You should have read in 1580 observations.
2. To keep a log of your work.
<S> outfile out2
3. Fit a cross-sectional (i.e. pooled) logistic regression model with mune as an explanatory variable.
<S> lfit int mune
4. Note the deviance and degrees of freedom for this model.
5. Fit a longitudinal logistic regression model with mune as an explanatory variable.
<S> fit int mune
6. Note the deviance and the degrees of freedom of this model.
7. Is the longitudinal model an improvement?
8. Is there significant residual heterogeneity?
9.Compute a Z score, Wald test for the variable mune.

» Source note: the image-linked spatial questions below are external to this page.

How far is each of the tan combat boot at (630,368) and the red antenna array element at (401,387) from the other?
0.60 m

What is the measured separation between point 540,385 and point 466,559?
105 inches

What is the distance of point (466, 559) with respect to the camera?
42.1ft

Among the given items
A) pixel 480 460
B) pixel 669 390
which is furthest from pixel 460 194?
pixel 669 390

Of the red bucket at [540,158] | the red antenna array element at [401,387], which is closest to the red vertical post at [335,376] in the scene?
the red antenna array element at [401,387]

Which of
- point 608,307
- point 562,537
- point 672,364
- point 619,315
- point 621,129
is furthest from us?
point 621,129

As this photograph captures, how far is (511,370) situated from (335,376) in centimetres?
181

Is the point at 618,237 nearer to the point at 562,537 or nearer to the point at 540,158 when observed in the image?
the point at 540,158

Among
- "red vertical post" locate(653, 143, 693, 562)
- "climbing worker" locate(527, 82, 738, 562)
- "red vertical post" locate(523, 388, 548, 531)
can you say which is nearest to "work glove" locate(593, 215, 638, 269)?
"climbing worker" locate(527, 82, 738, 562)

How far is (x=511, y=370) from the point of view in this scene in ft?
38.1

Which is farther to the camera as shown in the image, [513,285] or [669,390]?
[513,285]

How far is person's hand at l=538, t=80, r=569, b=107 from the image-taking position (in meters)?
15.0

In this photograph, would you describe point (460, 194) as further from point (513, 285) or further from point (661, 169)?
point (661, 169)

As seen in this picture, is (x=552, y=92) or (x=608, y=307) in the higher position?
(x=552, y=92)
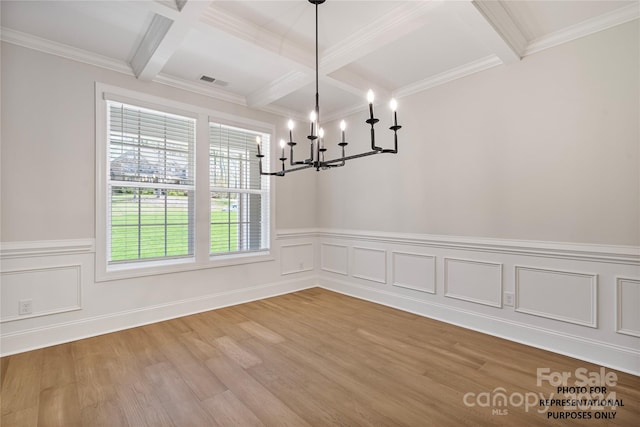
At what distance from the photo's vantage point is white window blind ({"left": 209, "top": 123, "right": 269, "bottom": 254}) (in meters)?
Answer: 3.93

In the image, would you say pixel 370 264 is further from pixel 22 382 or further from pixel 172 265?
pixel 22 382

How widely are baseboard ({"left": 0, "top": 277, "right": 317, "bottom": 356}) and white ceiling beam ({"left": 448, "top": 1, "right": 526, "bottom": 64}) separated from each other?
366 centimetres

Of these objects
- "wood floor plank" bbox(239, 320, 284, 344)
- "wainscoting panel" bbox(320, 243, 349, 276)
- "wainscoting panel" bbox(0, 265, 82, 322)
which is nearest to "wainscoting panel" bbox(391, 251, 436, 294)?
"wainscoting panel" bbox(320, 243, 349, 276)

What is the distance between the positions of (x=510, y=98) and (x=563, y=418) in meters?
2.59

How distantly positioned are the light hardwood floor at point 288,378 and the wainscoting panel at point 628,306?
0.34 metres

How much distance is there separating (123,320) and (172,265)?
69 centimetres

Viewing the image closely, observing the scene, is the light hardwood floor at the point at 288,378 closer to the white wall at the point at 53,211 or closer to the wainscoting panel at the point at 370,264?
the white wall at the point at 53,211

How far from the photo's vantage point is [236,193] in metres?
4.13

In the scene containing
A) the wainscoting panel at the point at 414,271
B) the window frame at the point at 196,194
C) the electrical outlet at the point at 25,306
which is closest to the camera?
the electrical outlet at the point at 25,306

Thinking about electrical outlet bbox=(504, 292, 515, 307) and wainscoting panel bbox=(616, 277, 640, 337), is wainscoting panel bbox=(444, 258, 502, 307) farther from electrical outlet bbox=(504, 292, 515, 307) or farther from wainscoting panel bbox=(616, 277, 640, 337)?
wainscoting panel bbox=(616, 277, 640, 337)

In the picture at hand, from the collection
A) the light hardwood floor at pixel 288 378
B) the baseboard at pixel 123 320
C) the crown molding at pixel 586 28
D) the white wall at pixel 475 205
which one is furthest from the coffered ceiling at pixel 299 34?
the light hardwood floor at pixel 288 378

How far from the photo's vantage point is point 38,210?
2.70 metres

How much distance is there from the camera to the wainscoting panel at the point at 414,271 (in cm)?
350

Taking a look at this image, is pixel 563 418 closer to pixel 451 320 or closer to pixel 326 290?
pixel 451 320
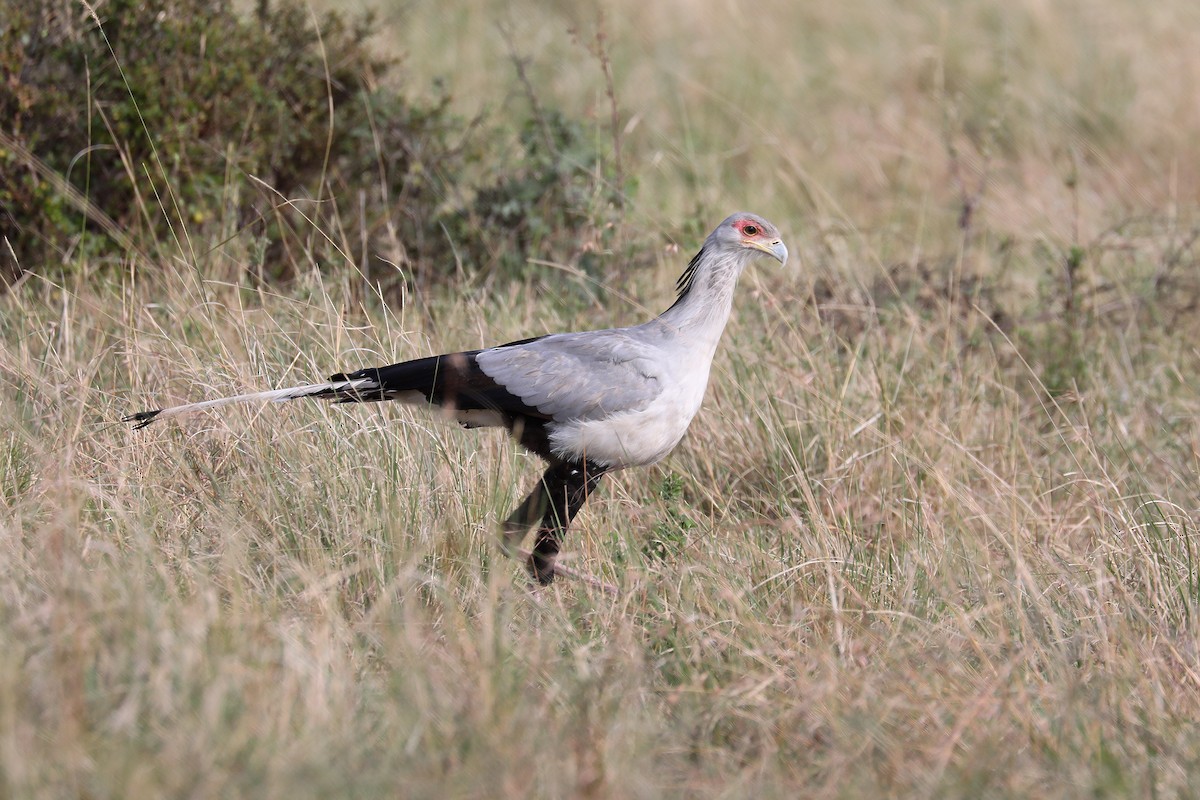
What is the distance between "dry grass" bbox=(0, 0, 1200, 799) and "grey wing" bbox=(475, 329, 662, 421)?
0.32 meters

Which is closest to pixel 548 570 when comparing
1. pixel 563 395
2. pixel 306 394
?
pixel 563 395

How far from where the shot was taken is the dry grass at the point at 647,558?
265cm

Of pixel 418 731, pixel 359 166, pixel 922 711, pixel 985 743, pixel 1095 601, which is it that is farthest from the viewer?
pixel 359 166

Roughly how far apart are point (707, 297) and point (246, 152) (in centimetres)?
242

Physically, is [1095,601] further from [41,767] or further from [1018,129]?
[1018,129]

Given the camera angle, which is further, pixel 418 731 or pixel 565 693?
pixel 565 693

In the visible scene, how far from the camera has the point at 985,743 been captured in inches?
111

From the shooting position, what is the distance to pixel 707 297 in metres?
4.15

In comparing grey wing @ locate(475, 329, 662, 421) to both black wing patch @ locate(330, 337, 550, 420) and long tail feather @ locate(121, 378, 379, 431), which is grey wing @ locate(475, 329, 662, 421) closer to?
black wing patch @ locate(330, 337, 550, 420)

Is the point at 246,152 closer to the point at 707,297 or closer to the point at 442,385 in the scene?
the point at 442,385

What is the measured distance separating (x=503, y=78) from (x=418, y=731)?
259 inches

10. Construct a 95% confidence interval for the estimate of mune. Could the true value of the parameter estimate be zero?
11. What do these measures suggest about the effects of husband’s employment status on a wife’s labour market participation?
12. Now look at the effects of the other variables und1 und5 & age. Fit each variable in turn and note the change in deviance and degrees of freedom.
13. Which variables are significant?
14. Add the time variable to this model. Is it significant?
15. What can we conclude?
16. Some theorists argue that the effects of age are not linear. Let us construct a variable called for age2.
<S> tran agesq age ^ 2 or <S> tran agesq age * age
17. Add both age and agesq to the model (with int mune und1 und5). What might we conclude?
18. Could we fit just agesq in the model?
<S> fit - age
19. Overall, what is our most appropriate model and why?
20. What substantive conclusions can we draw from this our analysis of this dataset?
21. Now exit SABRE and take a look in the log file out2.